C'est ensuite Pavia, Parma et Bologna qui seront au menu des jours suivants. Des noms étrangement familiers tant les spécialités culinaires de ces régions sont devenues également les nôtres. Une nuit dans la ville de Florence et son incroyable histoire nous a propulsé quelques instants dans un passé qui subsiste.


Et la beauté architecturale italienne couplée à une nature aride mais éblouissante a continué de nous faire rêver. Nous voilà arrivés à Ponte d'Arbia, lieu dans lequel nous passerons un jour de repos. Logés dans un château surplombant de superbes paysages toscans, c'est le moment de quelques parties de Jass et de nombreux verres de Spritz.


Nous ne serons pas sortis indemnes de ce séjour: un doigt coupé et une chevelure recousue faute à la profondeur trompeuse de la piscine. Mais nous voilà malgré tout repartis sur les routes du milieu de la Botte. Nous arrivons ensuite au Lago di Bolsena, sublime lac marquant le dernier point d'eau avant notre arrivée à Rome.


Le lendemain, nous montons nos petites reines pour un dernier tour de manège: c'est en effet l'arrivée au Vatican qui nous attend en fin de journée.

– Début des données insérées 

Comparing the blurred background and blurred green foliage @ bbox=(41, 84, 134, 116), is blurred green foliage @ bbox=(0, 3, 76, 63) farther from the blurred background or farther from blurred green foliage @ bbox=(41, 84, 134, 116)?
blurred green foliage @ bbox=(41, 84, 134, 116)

40 derniers kilomètres qui contrastent avec un voyage somptueux en tout point. Les voitures dépassent vites et dangereusement, les routes sont fortement endommagées et la fatigue altère la lucidité. Mais peu importe ! Nous voilà à bon port, avec un sentiment si agréable: celui d'être arrivés alors que les vacances ne sont pas terminées. Place donc au repos et à la visite de l'un des berceaux de l'Europe.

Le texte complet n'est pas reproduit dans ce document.